Exercise objective
Look through the data below and output, unchanged, every line from the one holding "Experiência artwork" through the one holding "ANEN 16-Port PA45", inclusive. Skip the pictures.

Source records

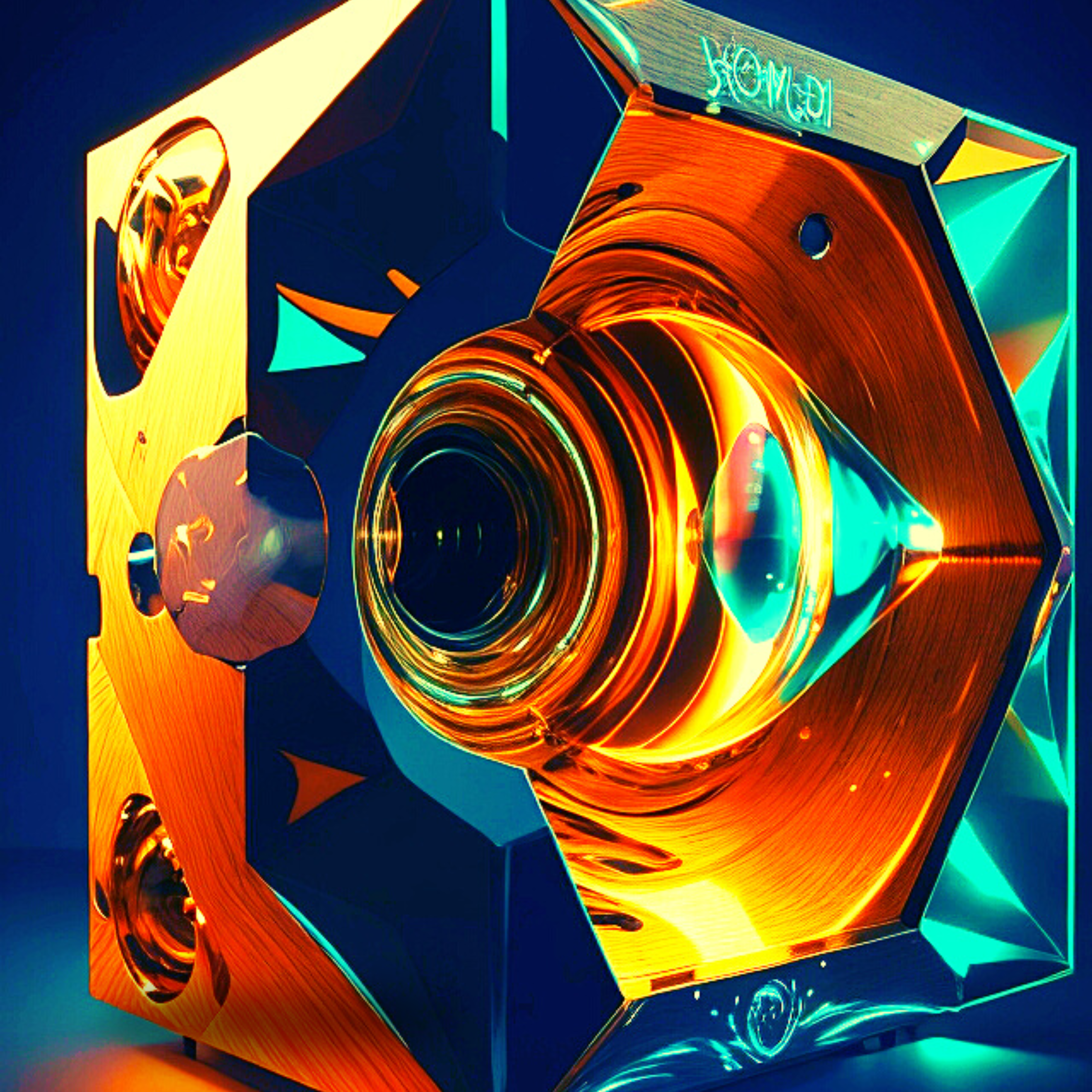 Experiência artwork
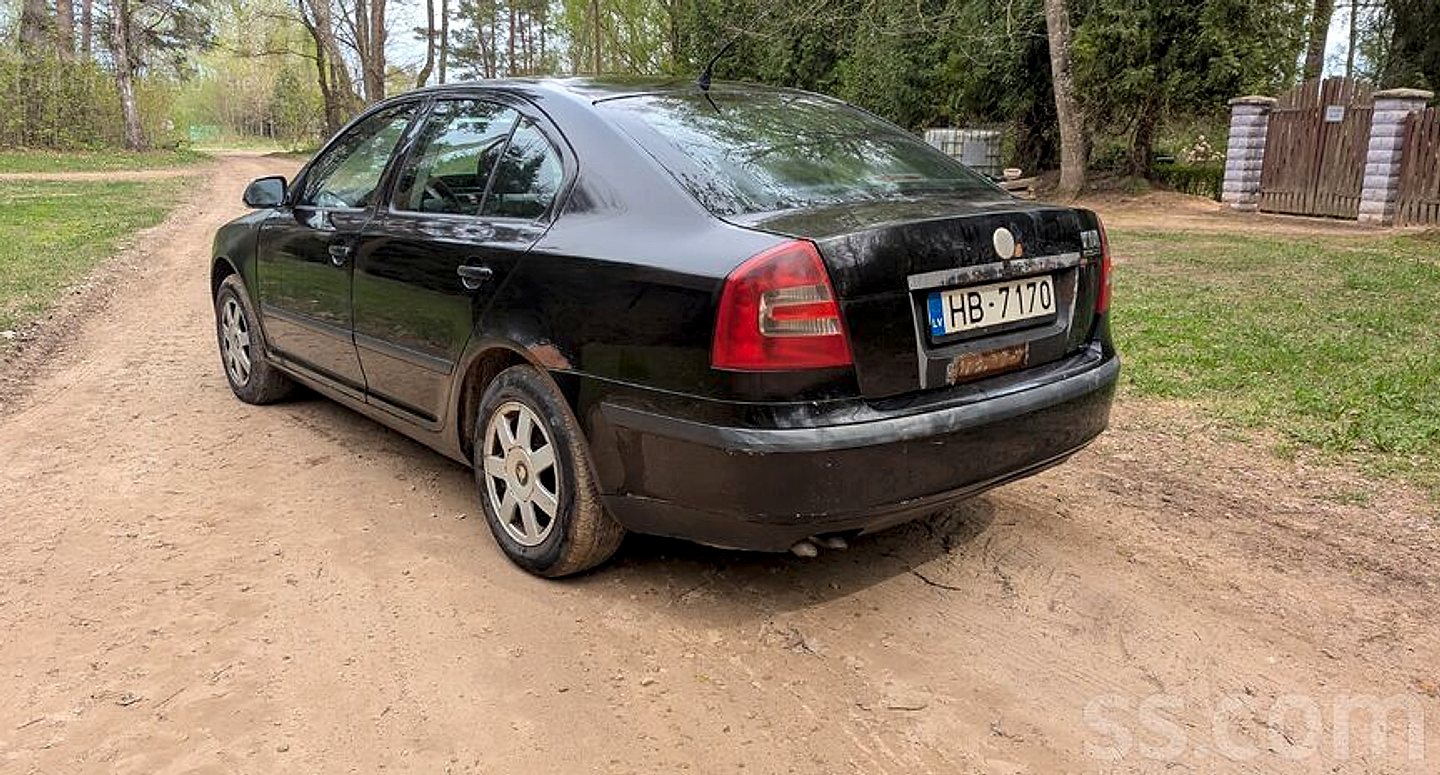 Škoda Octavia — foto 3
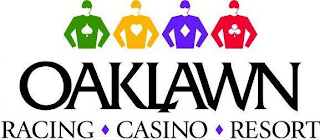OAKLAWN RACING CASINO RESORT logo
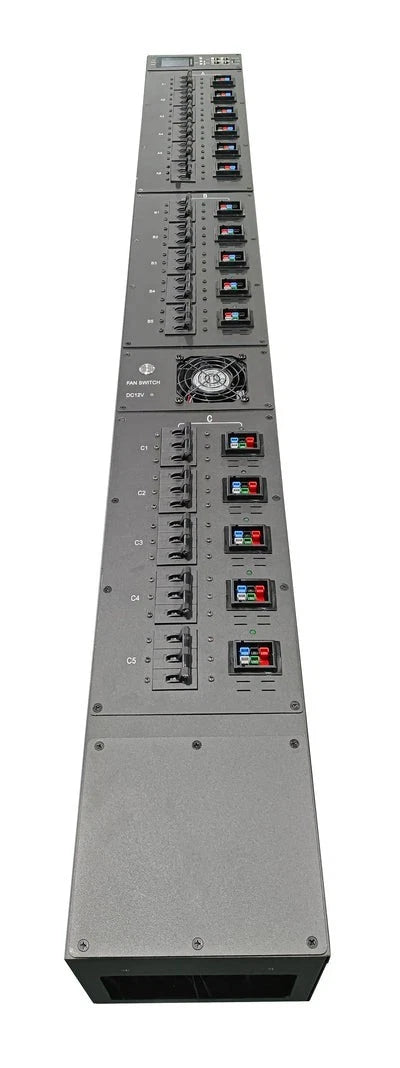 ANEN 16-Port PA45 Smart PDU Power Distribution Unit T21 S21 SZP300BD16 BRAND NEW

--

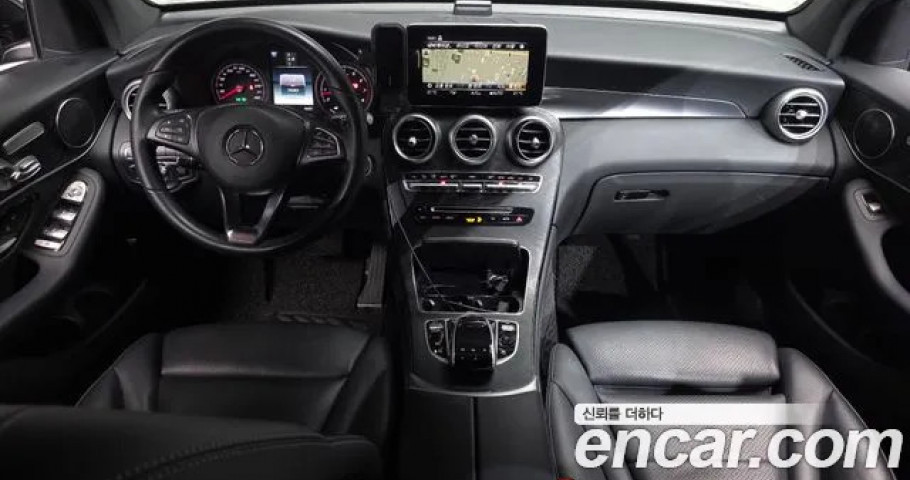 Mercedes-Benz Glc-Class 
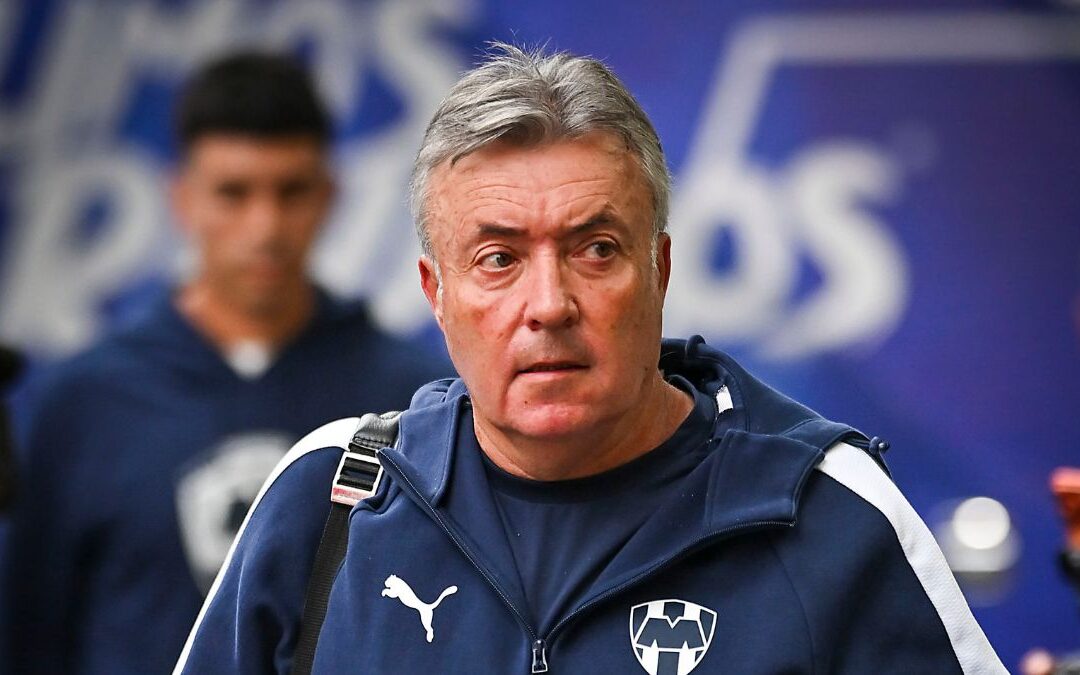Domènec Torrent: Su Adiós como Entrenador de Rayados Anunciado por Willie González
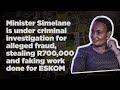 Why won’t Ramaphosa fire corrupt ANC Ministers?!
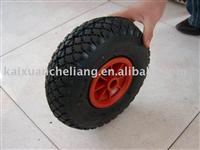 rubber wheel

Final answer
 Experiência artwork
 Škoda Octavia — foto 3
OAKLAWN RACING CASINO RESORT logo
 ANEN 16-Port PA45 Smart PDU Power Distribution Unit T21 S21 SZP300BD16 BRAND NEW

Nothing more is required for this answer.